Il massimo sforzo in campo, lo studio dettagliato degli avversari, tra misure di sicurezza rafforzate e procedure di accesso allo stadio con molte restrizioni.
La Bosnia ora ha un solo obiettivo: fare il grande colpo martedì contro l'Italia e volare ai mondiali di calcio: le polemiche per il video di esultanza degli azzurri dopo la vittoria a Cardiff che ha spianato ai bosniaci l'accesso alla finale dei playoff animano ancora i tifosi.
Mel Paese balcanico quella reazione è stata interpretata come una sottovalutazione e una mancanza di rispetto nei confronti degli avversari. "Spero di poter ripagare la fiducia di tutti martedì", ha detto Ermedin Demirović, attaccante dello Stoccarda e della nazionale bosniaca.
"Sull'onda della vittoria contro il Galles faremo un ulteriore passo avanti - gli ha fatto eco il compagno di nazionale Nikola Katic -. E' una partita difficile contro una delle migliori nazionali al mondo, ma conosciamo la nostra qualità. Non ci lasciamo coinvolgere dai loro festeggiamenti, guardiamo solo a noi stessi. Analizzeremo la partita e ci prepareremo".

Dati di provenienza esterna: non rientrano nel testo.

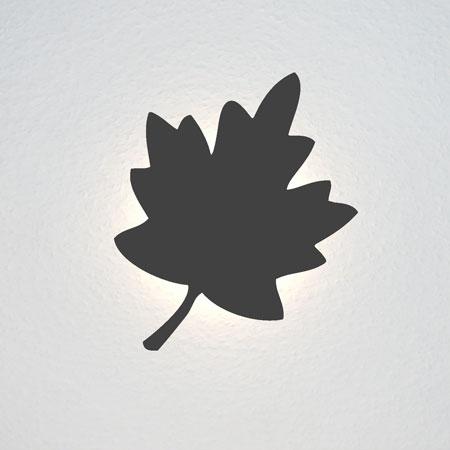 Ahornblatt, ähnlich dem in der kanadischen Nationalflagge.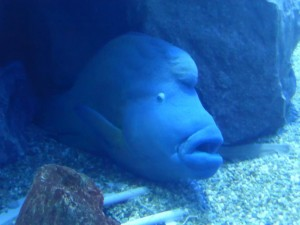 Ein Fisch im Kaiyūkan Aquarium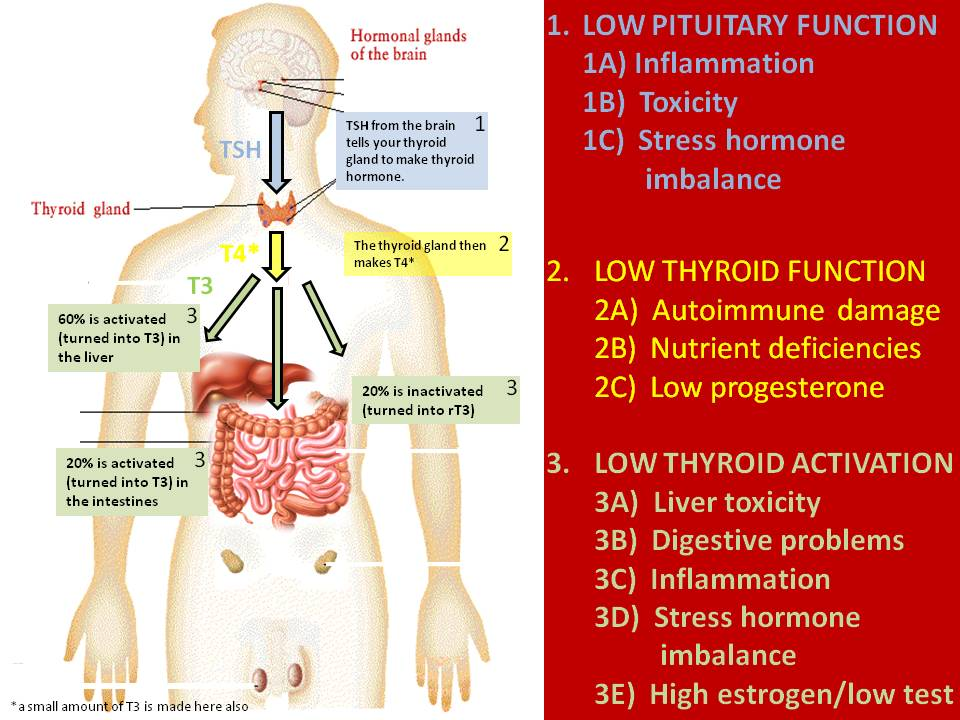 thyroid_function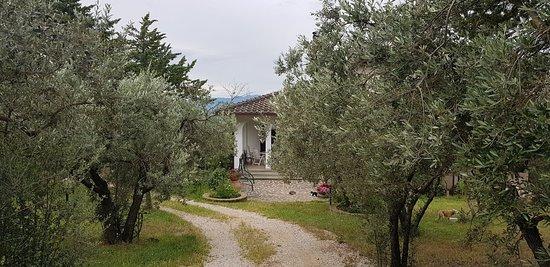 Bilde fra Antico Frantoio Petesse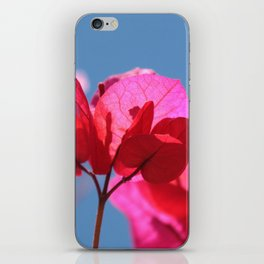 Bougainvillea II iPhone Skin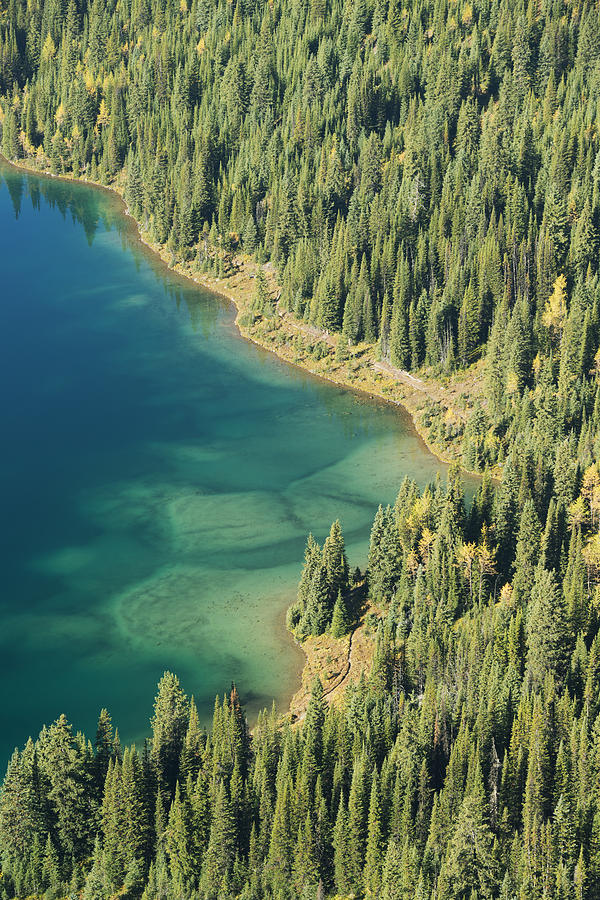 Forest And Cerulean Lake At Mt Photograph by Kevin Schafer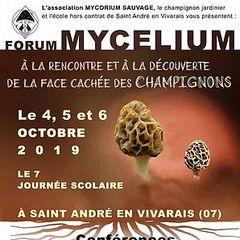 2019-10-04-06-forum-champignons.jpg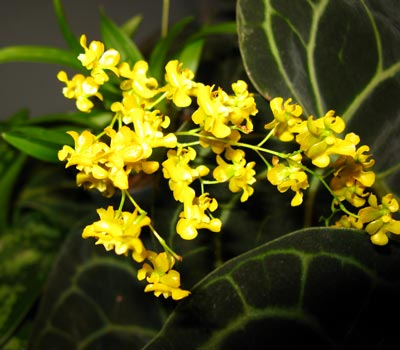 Oncidium cheirophorum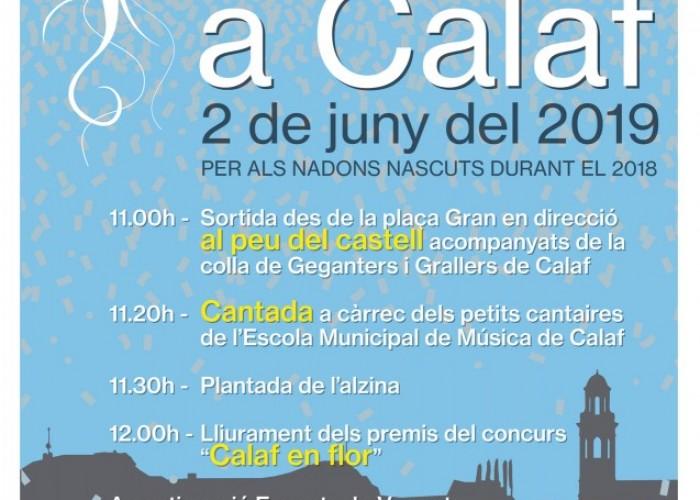Calaf celebra l'Arrela't, la festa dels nadons, el proper 2 de juny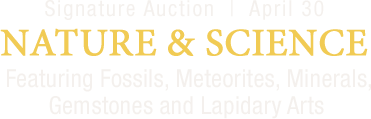 April 30 Nature & Science Signature Auction - Dallas #5280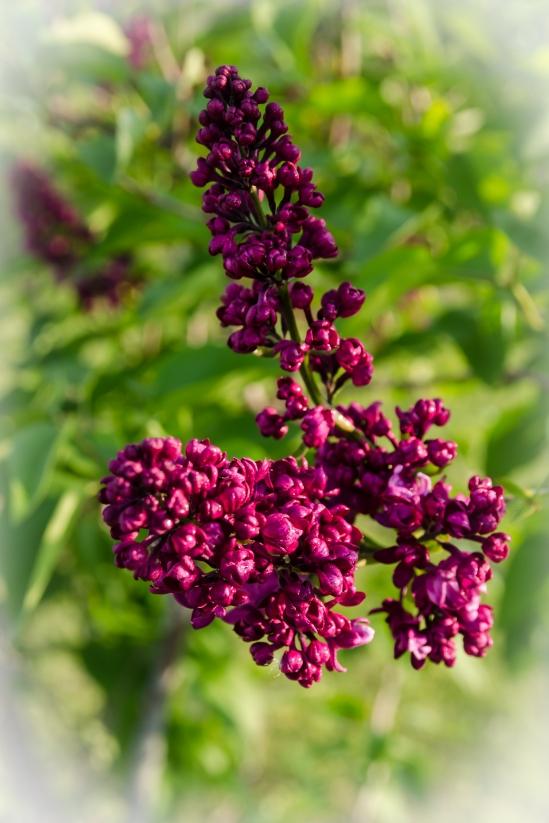 Purple Lilacs Nikon D5100, Sigma 17-70mm f/2.8-4, 1/125s, 46mm, f/8, ISO 200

E Zenica si prepara al grande evento, con uno stadio, il Bilino Plje, dalla capacità già ridotta e che per l'occasione arriva a 9000 posti (500 riservati ai tifosi italiani). Nel quartiere generale della Nazionale dei Draghi guidata da Sergej Barbarez l'atmosfera - scrivono i media locali - è molto positiva. Il successo sul Galles rappresenta una iniezione di fiducia: i giocatori sono tornati in campo per l'allenamento, lo staff tecnico studia il piano tattico per fermare gli azzurri.